Cubic spinel LiMn2O4 (LMO) are promising electrode materials for advanced technological devices owing to their rich electrochemical properties. Here, a series of Gd3+-doped LiMn2O4 were synthesized using a simple one-step solgel synthesis, and a systematized study on the effect of increasing Gd3+ concentration on magnetic properties is conferred. The Raman and density functional theory (DFT) calculations of the synthesized materials were correlated with the magnetic properties; we observed a high coercivity value for the doped LMO compared to pristine LMO, which scales down from 0.57T to 0.14T with an increase in Gd concentration. The samples exhibited paramagnetic (at 300K) to antiferromagnetic (at 5K) transition and variation in the magnetic moment due to the replacement of Mn+2 or Mn+3 ion by Gd+3 ion from the octahedral 16d lattice site.
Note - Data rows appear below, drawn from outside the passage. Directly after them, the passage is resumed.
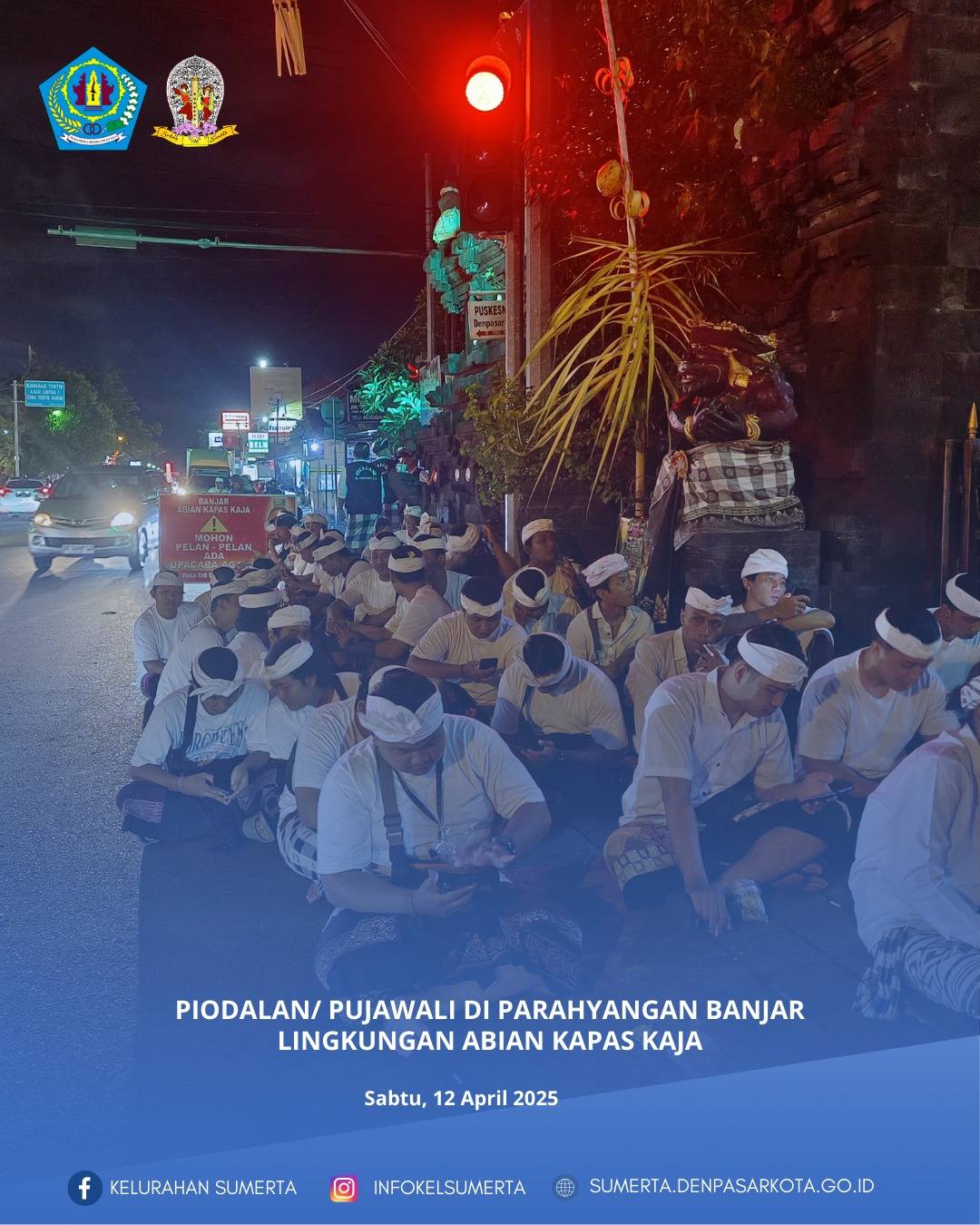 Piodalan/pujawali di parahyangan Banjar/ Lingkungan  Abian Kapas Kaja yang dimonitoring langsung ole
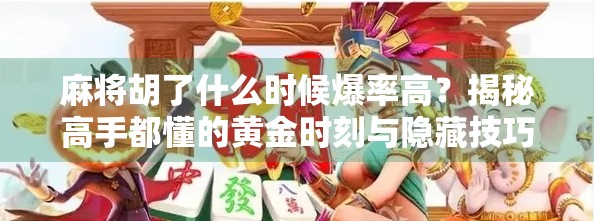 麻将胡了什么时候爆率高?揭秘高手都懂的黄金时刻与隐藏技巧! 麻将胡了什么时候爆率高?揭秘高手都懂的黄金时刻与隐藏技巧!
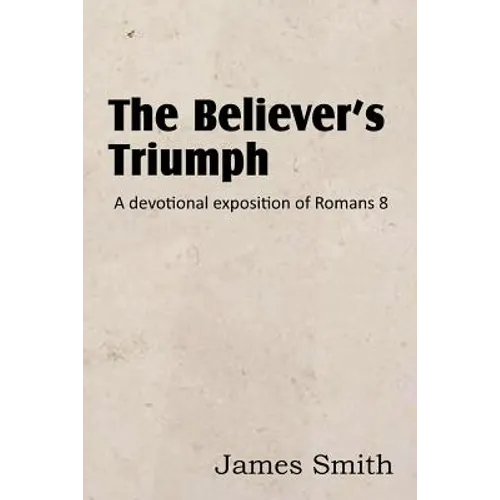 The Believer's Triumph! a Devotional Exposition of Romans 8 - Paperback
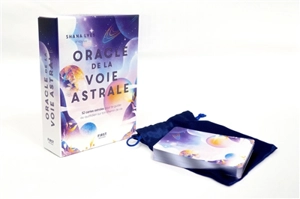 Oracle de la voie astrale : 52 cartes astrales pour te guider au quotidien sur ton chemin de vie - Shana Lyès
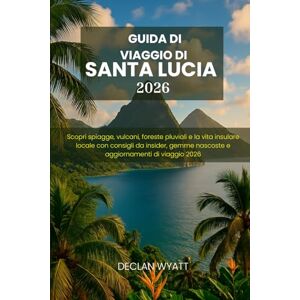 WYATT, DECLAN GUIDA DI VIAGGIO DI SANTA LUCIA 2026: Scopri spiagge, vulcani, foreste pluviali e la vita insulare locale con consigli da insider, gemme nascoste e aggiornamenti di viaggio 2026 WYATT, DECLAN GUIDA DI VIAGGIO DI SANTA LUCIA 2026: Scopri spiagge, vulcani, foreste pluviali e la vita insulare locale con consigli da insider, gemme nascoste e aggiornamenti di viaggio 2026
The observed phase transitions in the hysteresis curve below the Neel temperature (T-N) at 5K are found to be due to the superexchange mechanism.

Automated summary

A series of Gd3+-doped LiMn2O4 materials were synthesized using a simple one-step solgel synthesis, and the effect of increasing Gd3+ concentration on magnetic properties was systematically studied. The synthesized materials were characterized by Raman and density functional theory (DFT) calculations, and a high coercivity value for the doped LMO compared to pristine LMO was observed, which decreased from 0.57T to 0.14T with an increase in Gd concentration. The samples exhibited a transition from paramagnetic (at 300K) to antiferromagnetic (at 5K) behavior, and the magnetic moment varied due to the replacement of Mn+2 or Mn+3 ions by Gd+3 ions from the octahedral 16d lattice site. The observed phase transitions in the hysteresis curve below the Neel temperature (T-N) at 5K were found to be due to the superexchange mechanism.